▶ Assignment
Without omitting anything, copy the data exactly.

***** Listed records

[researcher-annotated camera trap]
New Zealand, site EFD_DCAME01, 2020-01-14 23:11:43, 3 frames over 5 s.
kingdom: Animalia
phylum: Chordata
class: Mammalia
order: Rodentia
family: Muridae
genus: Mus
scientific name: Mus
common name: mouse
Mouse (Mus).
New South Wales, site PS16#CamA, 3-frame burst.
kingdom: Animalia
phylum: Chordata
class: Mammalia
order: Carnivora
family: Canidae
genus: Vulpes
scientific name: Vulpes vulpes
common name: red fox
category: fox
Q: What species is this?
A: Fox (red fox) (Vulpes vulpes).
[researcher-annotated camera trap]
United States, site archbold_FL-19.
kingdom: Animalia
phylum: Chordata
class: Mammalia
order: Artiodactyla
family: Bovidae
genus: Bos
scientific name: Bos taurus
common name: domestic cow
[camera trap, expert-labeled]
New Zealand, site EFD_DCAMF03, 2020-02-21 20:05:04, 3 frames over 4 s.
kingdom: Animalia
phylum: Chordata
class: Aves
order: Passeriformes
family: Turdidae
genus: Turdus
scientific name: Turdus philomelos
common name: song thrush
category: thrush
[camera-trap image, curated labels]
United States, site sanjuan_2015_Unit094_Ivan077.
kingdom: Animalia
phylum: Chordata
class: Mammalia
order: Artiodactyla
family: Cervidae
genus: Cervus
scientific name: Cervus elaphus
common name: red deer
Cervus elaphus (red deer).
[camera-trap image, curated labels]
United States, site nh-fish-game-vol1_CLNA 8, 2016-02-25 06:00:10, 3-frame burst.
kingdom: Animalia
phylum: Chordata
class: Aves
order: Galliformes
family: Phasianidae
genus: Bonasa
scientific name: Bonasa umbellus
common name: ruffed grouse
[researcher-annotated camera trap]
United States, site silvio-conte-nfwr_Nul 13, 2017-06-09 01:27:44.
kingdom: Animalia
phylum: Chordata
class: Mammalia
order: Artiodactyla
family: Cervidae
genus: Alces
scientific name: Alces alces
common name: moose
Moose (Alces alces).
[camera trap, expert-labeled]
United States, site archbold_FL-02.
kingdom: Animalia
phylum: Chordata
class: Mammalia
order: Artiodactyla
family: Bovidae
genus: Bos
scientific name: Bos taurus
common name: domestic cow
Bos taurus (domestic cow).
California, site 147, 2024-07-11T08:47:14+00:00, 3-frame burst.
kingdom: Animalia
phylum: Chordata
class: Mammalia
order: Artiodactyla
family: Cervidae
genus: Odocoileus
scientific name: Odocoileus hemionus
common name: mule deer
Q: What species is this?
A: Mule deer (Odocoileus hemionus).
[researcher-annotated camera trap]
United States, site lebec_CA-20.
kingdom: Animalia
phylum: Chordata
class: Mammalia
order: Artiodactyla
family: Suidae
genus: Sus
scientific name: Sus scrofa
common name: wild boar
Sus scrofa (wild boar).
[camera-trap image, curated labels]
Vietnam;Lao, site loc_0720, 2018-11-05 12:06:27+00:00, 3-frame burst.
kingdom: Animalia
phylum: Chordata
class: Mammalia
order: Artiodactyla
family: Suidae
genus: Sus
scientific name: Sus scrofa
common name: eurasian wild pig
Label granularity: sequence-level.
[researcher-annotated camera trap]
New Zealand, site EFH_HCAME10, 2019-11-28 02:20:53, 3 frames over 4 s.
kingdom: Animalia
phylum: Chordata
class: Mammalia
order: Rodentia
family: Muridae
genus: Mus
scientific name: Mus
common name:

**********

▶ Solution for this exercise
[researcher-annotated camera trap]
New Zealand, site EFD_DCAME01, 2020-01-14 23:11:43, 3 frames over 5 s.
kingdom: Animalia
phylum: Chordata
class: Mammalia
order: Rodentia
family: Muridae
genus: Mus
scientific name: Mus
common name: mouse
Mouse (Mus).
New South Wales, site PS16#CamA, 3-frame burst.
kingdom: Animalia
phylum: Chordata
class: Mammalia
order: Carnivora
family: Canidae
genus: Vulpes
scientific name: Vulpes vulpes
common name: red fox
category: fox
Q: What species is this?
A: Fox (red fox) (Vulpes vulpes).
[researcher-annotated camera trap]
United States, site archbold_FL-19.
kingdom: Animalia
phylum: Chordata
class: Mammalia
order: Artiodactyla
family: Bovidae
genus: Bos
scientific name: Bos taurus
common name: domestic cow
[camera trap, expert-labeled]
New Zealand, site EFD_DCAMF03, 2020-02-21 20:05:04, 3 frames over 4 s.
kingdom: Animalia
phylum: Chordata
class: Aves
order: Passeriformes
family: Turdidae
genus: Turdus
scientific name: Turdus philomelos
common name: song thrush
category: thrush
[camera-trap image, curated labels]
United States, site sanjuan_2015_Unit094_Ivan077.
kingdom: Animalia
phylum: Chordata
class: Mammalia
order: Artiodactyla
family: Cervidae
genus: Cervus
scientific name: Cervus elaphus
common name: red deer
Cervus elaphus (red deer).
[camera-trap image, curated labels]
United States, site nh-fish-game-vol1_CLNA 8, 2016-02-25 06:00:10, 3-frame burst.
kingdom: Animalia
phylum: Chordata
class: Aves
order: Galliformes
family: Phasianidae
genus: Bonasa
scientific name: Bonasa umbellus
common name: ruffed grouse
[researcher-annotated camera trap]
United States, site silvio-conte-nfwr_Nul 13, 2017-06-09 01:27:44.
kingdom: Animalia
phylum: Chordata
class: Mammalia
order: Artiodactyla
family: Cervidae
genus: Alces
scientific name: Alces alces
common name: moose
Moose (Alces alces).
[camera trap, expert-labeled]
United States, site archbold_FL-02.
kingdom: Animalia
phylum: Chordata
class: Mammalia
order: Artiodactyla
family: Bovidae
genus: Bos
scientific name: Bos taurus
common name: domestic cow
Bos taurus (domestic cow).
California, site 147, 2024-07-11T08:47:14+00:00, 3-frame burst.
kingdom: Animalia
phylum: Chordata
class: Mammalia
order: Artiodactyla
family: Cervidae
genus: Odocoileus
scientific name: Odocoileus hemionus
common name: mule deer
Q: What species is this?
A: Mule deer (Odocoileus hemionus).
[researcher-annotated camera trap]
United States, site lebec_CA-20.
kingdom: Animalia
phylum: Chordata
class: Mammalia
order: Artiodactyla
family: Suidae
genus: Sus
scientific name: Sus scrofa
common name: wild boar
Sus scrofa (wild boar).
[camera-trap image, curated labels]
Vietnam;Lao, site loc_0720, 2018-11-05 12:06:27+00:00, 3-frame burst.
kingdom: Animalia
phylum: Chordata
class: Mammalia
order: Artiodactyla
family: Suidae
genus: Sus
scientific name: Sus scrofa
common name: eurasian wild pig
Label granularity: sequence-level.
[researcher-annotated camera trap]
New Zealand, site EFH_HCAME10, 2019-11-28 02:20:53, 3 frames over 4 s.
kingdom: Animalia
phylum: Chordata
class: Mammalia
order: Rodentia
family: Muridae
genus: Mus
scientific name: Mus
common name:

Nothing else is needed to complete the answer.